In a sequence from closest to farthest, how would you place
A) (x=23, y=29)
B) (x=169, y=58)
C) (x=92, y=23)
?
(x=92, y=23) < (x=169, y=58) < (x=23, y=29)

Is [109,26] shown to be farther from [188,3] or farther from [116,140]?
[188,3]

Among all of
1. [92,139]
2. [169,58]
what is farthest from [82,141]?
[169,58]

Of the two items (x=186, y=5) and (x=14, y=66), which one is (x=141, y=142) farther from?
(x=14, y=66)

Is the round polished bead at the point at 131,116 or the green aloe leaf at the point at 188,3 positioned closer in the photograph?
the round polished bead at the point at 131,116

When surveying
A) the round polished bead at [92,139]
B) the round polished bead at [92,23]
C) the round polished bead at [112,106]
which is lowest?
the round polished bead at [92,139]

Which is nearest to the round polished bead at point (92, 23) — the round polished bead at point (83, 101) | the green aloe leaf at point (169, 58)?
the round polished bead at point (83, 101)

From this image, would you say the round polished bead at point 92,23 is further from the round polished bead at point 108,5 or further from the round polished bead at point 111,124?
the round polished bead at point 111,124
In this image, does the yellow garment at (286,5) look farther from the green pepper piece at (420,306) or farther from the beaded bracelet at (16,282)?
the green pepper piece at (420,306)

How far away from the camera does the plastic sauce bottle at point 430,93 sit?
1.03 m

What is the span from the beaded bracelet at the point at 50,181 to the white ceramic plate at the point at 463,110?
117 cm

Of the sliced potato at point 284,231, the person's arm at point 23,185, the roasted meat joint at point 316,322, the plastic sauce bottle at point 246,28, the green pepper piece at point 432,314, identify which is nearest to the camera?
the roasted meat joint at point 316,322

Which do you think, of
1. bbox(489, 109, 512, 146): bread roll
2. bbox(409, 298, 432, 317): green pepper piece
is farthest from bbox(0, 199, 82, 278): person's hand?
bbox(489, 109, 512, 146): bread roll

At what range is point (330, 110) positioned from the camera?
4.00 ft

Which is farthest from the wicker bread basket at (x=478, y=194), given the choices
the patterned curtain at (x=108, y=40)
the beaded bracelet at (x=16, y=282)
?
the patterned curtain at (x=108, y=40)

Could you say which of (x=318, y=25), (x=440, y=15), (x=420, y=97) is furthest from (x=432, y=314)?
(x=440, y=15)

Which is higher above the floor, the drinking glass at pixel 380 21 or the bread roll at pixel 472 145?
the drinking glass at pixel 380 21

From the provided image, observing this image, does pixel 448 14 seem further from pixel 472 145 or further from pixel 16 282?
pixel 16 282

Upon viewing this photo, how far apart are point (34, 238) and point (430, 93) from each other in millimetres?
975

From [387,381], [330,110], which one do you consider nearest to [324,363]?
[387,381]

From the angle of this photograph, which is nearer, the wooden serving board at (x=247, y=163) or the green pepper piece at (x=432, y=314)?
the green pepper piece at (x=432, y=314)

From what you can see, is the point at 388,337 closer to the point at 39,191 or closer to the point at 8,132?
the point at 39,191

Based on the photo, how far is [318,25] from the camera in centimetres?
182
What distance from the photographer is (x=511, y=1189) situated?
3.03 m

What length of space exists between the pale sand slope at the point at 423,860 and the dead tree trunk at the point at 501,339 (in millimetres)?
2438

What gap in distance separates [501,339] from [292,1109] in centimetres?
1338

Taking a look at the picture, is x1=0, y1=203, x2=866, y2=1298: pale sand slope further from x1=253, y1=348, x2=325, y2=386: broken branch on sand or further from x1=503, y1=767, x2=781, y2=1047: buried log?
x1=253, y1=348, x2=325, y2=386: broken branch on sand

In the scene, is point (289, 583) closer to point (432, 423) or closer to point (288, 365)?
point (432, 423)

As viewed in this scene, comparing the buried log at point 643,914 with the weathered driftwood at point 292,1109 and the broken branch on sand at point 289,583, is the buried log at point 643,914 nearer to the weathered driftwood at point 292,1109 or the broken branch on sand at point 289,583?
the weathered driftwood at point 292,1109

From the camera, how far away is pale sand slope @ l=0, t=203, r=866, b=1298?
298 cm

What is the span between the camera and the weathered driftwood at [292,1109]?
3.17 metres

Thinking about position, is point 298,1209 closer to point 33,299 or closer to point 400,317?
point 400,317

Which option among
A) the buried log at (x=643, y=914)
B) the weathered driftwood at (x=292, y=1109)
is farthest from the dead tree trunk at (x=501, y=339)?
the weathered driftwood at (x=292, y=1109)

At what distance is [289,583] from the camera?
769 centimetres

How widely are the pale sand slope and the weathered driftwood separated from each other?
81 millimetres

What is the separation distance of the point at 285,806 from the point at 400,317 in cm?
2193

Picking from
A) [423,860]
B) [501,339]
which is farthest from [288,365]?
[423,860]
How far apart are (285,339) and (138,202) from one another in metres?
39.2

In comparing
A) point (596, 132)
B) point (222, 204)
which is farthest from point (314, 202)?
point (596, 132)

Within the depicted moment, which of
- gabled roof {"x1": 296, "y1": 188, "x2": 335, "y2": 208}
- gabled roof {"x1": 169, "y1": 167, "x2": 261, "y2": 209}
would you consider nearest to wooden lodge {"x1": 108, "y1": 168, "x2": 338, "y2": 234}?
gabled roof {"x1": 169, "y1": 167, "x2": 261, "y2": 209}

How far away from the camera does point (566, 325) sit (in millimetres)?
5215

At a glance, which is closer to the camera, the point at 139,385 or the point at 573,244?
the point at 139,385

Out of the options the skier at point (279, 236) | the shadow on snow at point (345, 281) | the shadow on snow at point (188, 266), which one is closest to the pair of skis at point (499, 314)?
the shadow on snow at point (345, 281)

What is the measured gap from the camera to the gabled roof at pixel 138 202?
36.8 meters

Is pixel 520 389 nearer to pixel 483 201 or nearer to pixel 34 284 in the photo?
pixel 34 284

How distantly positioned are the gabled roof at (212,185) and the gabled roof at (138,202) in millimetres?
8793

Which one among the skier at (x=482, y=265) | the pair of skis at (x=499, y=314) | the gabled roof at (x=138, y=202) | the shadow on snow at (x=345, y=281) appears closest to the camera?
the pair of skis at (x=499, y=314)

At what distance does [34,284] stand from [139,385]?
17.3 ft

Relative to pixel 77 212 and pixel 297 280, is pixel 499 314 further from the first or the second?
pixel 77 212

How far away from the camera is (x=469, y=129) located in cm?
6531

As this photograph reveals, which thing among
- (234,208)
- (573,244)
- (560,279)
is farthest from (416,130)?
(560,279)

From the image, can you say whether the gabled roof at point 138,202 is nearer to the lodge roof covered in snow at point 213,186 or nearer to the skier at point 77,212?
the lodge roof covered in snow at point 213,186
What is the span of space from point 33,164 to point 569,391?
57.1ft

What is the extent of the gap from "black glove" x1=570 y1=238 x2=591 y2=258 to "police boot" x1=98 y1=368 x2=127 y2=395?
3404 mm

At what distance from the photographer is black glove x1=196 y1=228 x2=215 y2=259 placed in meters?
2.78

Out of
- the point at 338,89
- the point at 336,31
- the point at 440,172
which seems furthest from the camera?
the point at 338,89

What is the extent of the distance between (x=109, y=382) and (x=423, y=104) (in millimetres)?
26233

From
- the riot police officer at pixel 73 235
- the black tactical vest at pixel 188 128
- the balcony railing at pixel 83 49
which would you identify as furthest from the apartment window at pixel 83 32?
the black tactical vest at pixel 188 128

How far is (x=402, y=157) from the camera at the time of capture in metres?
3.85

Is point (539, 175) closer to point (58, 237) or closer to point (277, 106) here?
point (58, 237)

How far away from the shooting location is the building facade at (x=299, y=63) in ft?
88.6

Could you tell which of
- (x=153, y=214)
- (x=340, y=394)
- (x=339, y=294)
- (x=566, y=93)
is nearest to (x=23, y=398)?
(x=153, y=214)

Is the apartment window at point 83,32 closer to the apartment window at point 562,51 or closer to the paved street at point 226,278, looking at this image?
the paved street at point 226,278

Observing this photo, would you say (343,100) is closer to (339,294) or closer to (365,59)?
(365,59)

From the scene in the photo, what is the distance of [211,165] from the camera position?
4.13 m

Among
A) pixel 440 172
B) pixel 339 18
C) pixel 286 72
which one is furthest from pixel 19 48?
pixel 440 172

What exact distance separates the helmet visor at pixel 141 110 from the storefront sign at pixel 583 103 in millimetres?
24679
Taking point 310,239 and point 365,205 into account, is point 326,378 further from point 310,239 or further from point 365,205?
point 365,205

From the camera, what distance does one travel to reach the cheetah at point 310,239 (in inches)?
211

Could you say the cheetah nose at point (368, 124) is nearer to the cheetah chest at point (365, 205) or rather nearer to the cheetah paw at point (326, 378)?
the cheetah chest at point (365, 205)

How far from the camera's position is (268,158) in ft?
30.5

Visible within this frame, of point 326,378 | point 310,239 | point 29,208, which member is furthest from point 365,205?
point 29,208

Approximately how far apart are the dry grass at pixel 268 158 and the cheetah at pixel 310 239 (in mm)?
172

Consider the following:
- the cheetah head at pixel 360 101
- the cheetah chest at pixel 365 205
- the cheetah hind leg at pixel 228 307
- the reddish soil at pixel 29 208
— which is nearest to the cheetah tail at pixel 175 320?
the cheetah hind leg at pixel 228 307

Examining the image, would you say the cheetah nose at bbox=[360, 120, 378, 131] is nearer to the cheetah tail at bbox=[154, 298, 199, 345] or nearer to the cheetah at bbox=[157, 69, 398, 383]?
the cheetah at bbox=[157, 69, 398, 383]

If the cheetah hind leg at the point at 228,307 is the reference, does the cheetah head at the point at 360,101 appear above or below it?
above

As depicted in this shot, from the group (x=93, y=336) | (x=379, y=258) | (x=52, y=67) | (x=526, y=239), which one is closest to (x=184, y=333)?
----------
▸ TO DO:
Please retype, exactly as written, every line from the line containing "Approximately how far" through the last line of the records above, including both of those lines, and nothing else.

▸ EXERCISE RESPONSE:
Approximately how far apart are the dry grass at pixel 268 158 and the cheetah at pixel 310 239 (in mm)?
172

Consider the following:
- the cheetah head at pixel 360 101
- the cheetah chest at pixel 365 205
- the cheetah hind leg at pixel 228 307
- the reddish soil at pixel 29 208
— which is nearest to the cheetah tail at pixel 175 320?
the cheetah hind leg at pixel 228 307

Examining the image, would you say the cheetah nose at bbox=[360, 120, 378, 131] is nearer to the cheetah tail at bbox=[154, 298, 199, 345] or nearer to the cheetah at bbox=[157, 69, 398, 383]?
the cheetah at bbox=[157, 69, 398, 383]

If the cheetah hind leg at the point at 228,307 is the reference, does the cheetah head at the point at 360,101 appear above or below it?
above

As depicted in this shot, from the group (x=93, y=336) | (x=379, y=258) | (x=52, y=67) | (x=526, y=239), which one is closest to (x=184, y=333)?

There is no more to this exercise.